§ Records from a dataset
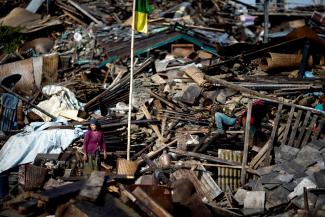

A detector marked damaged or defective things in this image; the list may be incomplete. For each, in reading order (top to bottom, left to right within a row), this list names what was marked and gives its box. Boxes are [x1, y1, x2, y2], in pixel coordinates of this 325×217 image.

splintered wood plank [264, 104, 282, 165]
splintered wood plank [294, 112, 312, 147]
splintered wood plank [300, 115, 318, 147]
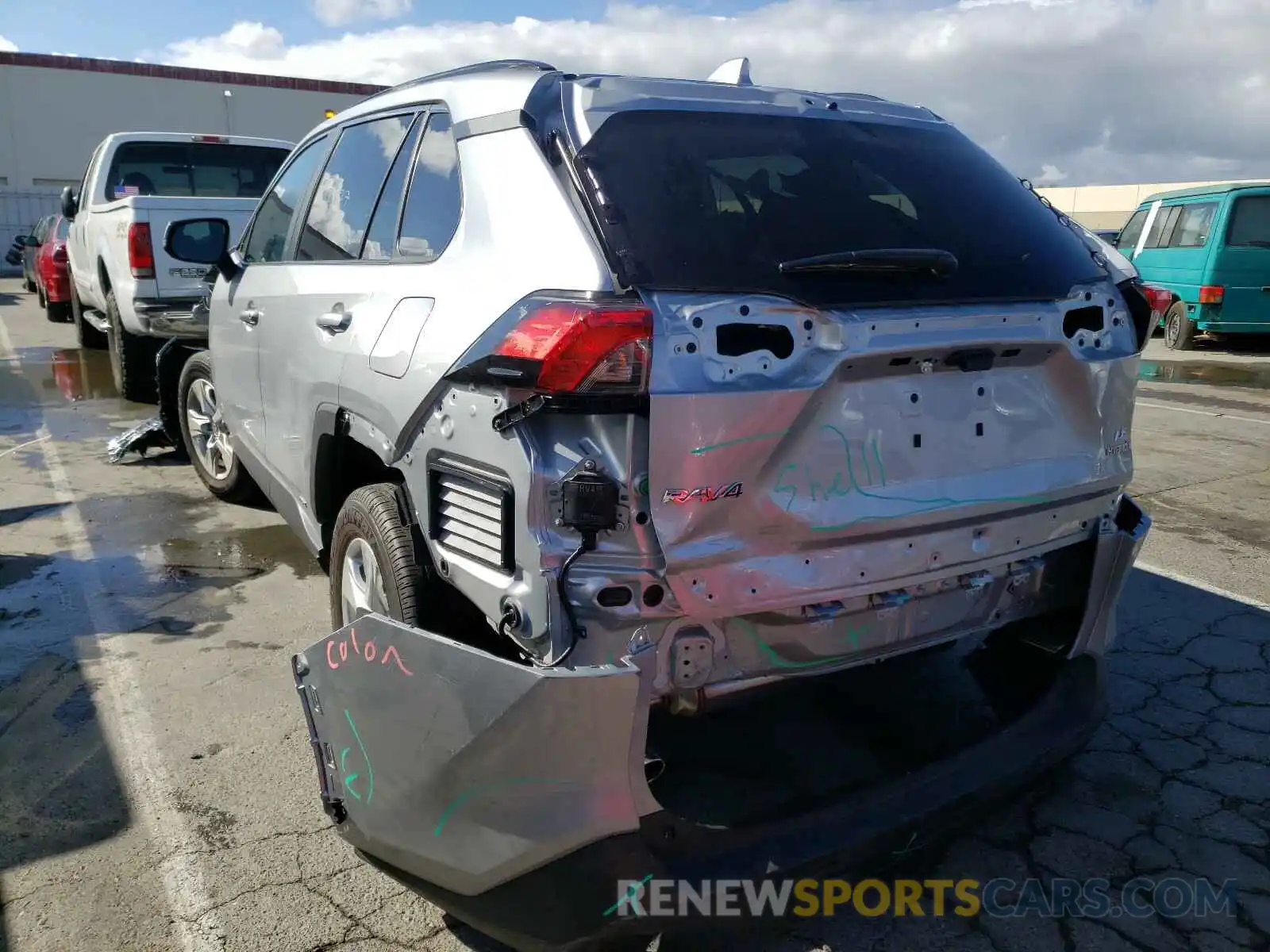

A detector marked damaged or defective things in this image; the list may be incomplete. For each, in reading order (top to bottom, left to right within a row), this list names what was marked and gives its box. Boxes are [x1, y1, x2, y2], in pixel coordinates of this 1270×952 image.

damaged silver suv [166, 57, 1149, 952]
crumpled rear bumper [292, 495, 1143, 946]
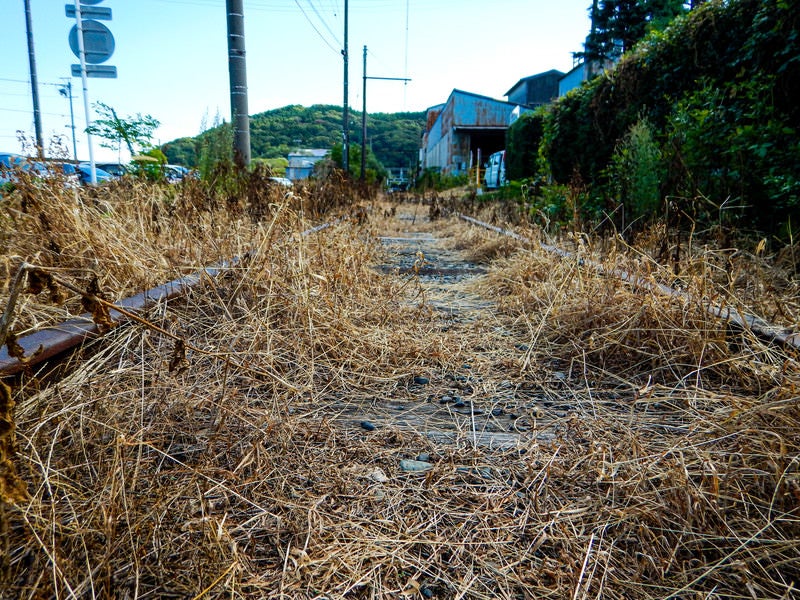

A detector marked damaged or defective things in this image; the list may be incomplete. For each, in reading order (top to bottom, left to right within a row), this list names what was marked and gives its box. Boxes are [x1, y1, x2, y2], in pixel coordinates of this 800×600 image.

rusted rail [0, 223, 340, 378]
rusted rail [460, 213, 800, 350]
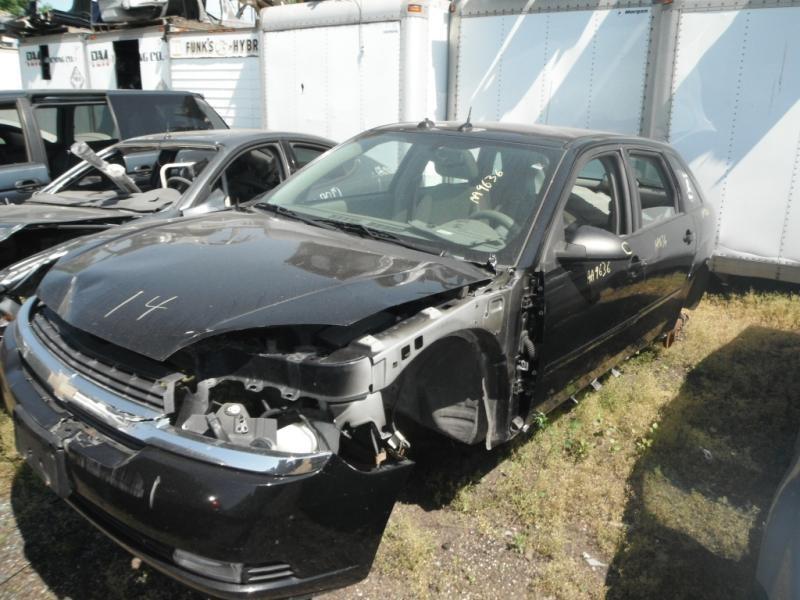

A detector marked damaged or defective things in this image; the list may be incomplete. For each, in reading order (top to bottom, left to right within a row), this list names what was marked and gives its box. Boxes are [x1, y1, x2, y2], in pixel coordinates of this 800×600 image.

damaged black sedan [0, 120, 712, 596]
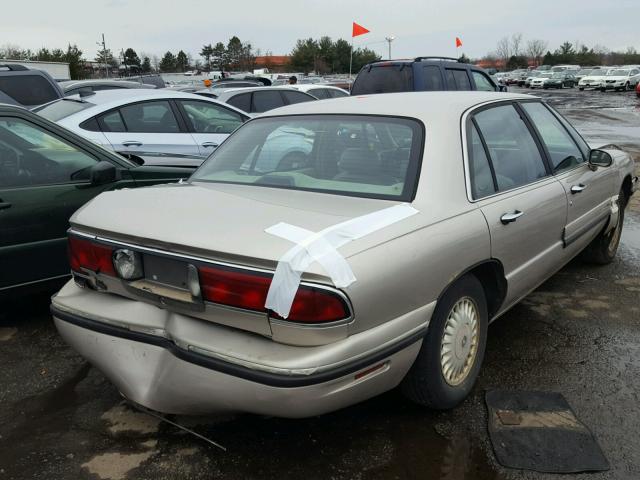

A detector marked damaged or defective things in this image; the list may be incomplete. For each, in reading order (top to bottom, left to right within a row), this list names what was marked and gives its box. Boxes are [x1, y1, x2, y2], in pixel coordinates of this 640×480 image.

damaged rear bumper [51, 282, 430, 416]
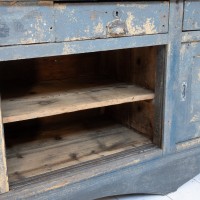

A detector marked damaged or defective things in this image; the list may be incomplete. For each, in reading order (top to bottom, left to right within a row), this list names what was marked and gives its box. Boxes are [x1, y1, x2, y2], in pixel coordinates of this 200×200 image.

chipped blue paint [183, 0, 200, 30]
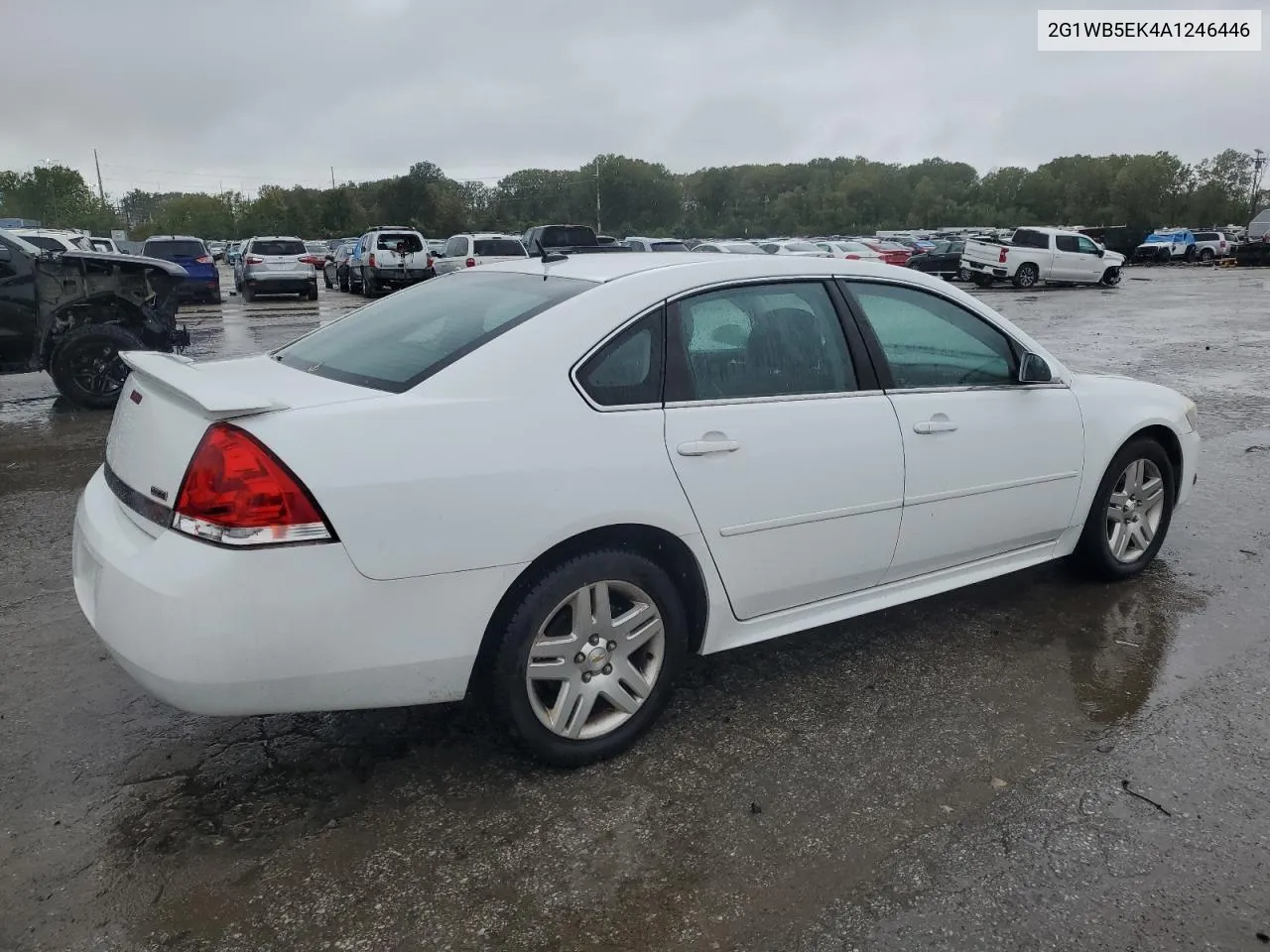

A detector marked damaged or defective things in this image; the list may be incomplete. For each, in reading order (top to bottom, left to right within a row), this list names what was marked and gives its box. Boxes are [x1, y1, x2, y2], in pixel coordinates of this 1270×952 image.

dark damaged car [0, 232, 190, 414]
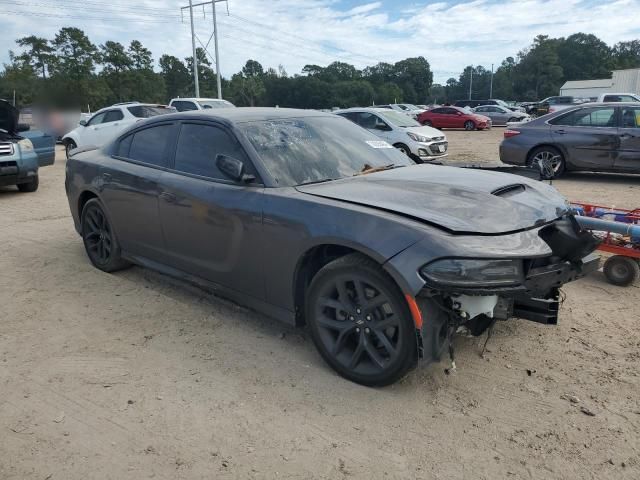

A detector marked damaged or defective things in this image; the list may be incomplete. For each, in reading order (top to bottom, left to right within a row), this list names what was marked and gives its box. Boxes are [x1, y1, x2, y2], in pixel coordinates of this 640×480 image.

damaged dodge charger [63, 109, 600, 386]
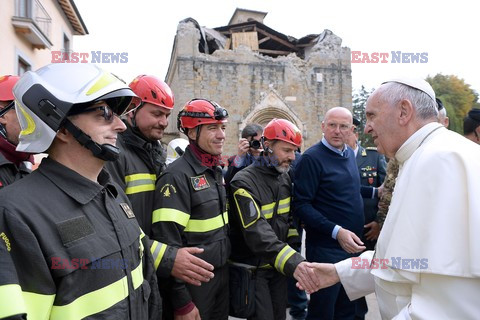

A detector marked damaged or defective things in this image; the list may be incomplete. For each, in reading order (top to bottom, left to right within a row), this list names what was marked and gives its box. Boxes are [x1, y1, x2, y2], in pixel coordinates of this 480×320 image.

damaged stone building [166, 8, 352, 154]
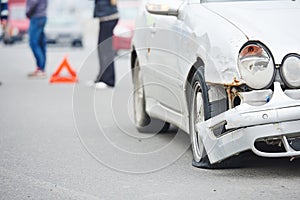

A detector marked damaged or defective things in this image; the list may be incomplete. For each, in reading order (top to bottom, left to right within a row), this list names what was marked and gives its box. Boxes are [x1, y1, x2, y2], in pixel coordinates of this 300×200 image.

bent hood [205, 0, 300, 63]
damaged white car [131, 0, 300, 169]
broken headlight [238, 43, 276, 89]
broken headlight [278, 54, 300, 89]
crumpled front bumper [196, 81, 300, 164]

§ DIRECTIONS FOR THIS TASK
For each entry, repeat its text exactly and leave out any picture it holds.

§ TASK OUTPUT
A detector marked damaged or defective things in this image; the list may be incomplete. For each, in reading order (top to bottom, left to right within a row), this list names what was marked and gives its box. Boxes are [x1, y1, x2, y2], in pixel coordinates of this 325×217 image.

splintered wood plank [264, 104, 282, 165]
splintered wood plank [294, 112, 312, 147]
splintered wood plank [300, 115, 318, 147]

A detector marked damaged or defective things in this image; the list may be incomplete. For each, in reading order (top to bottom, left to right within a row), this list names what was marked and gives its box. Boxes are [x1, y1, x2, y2], in pixel coordinates of this 1270×952 image.

damaged silver suv [166, 57, 1149, 952]
crumpled rear bumper [292, 495, 1143, 946]

A detector marked damaged or defective things in this image; the list may be incomplete. For each, in reading order (top to bottom, left to right within a row), this list names what was marked and gives its box. Boxes are [x1, y1, x2, y2], in pixel coordinates of this 800×600 image.

rusted rail [0, 223, 340, 378]
rusted rail [460, 213, 800, 350]

A detector marked damaged or defective things in this image; the list may be incomplete. For each, in reading order (top to bottom, left to right within a row), this list names what was marked and gives its box. Boxes are [x1, y1, x2, y2], in pixel coordinates of this 800×600 image.

damaged black sedan [0, 120, 712, 596]

A detector marked damaged or defective things in this image; the list may be incomplete. For each, in reading order (top to bottom, left to right within a row), this list names what was marked and gives its box. Boxes are [x1, y1, x2, y2], in pixel coordinates of this 640×480 image.

damaged rear bumper [51, 282, 430, 416]

A detector marked damaged or defective things in this image; the list may be incomplete. For each, in reading order (top to bottom, left to right within a row), this list names what was marked and gives its box. Boxes are [x1, y1, x2, y2], in pixel coordinates of this 200×200 image.

chipped blue paint [183, 0, 200, 30]

A detector marked damaged or defective things in this image; the list may be incomplete. For each, in reading order (top to bottom, left to right within a row), this list names what was marked and gives its box. Boxes are [x1, y1, x2, y2], in pixel coordinates of this 1270×952 image.

dark damaged car [0, 232, 190, 414]

A detector marked damaged or defective things in this image; the list may be incomplete. For each, in reading order (top to bottom, left to right within a row), this list names what was marked and gives its box. Boxes are [x1, y1, x2, y2], in pixel coordinates of this 640×480 image.

damaged dodge charger [63, 109, 600, 386]

A detector marked damaged or defective things in this image; the list may be incomplete. For each, in reading order (top to bottom, left to right within a row), this list names what was marked and gives its box. Boxes are [x1, y1, x2, y2], in pixel coordinates of this 480×320 image.

damaged stone building [166, 8, 352, 154]

A detector marked damaged or defective things in this image; the list may be incomplete. For each, in reading order (top to bottom, left to right within a row), this list names what was marked and gives its box. Boxes are [x1, y1, x2, y2], in pixel coordinates of this 300×200 image.

bent hood [205, 0, 300, 63]
damaged white car [131, 0, 300, 169]
broken headlight [238, 43, 276, 89]
broken headlight [278, 54, 300, 89]
crumpled front bumper [196, 81, 300, 164]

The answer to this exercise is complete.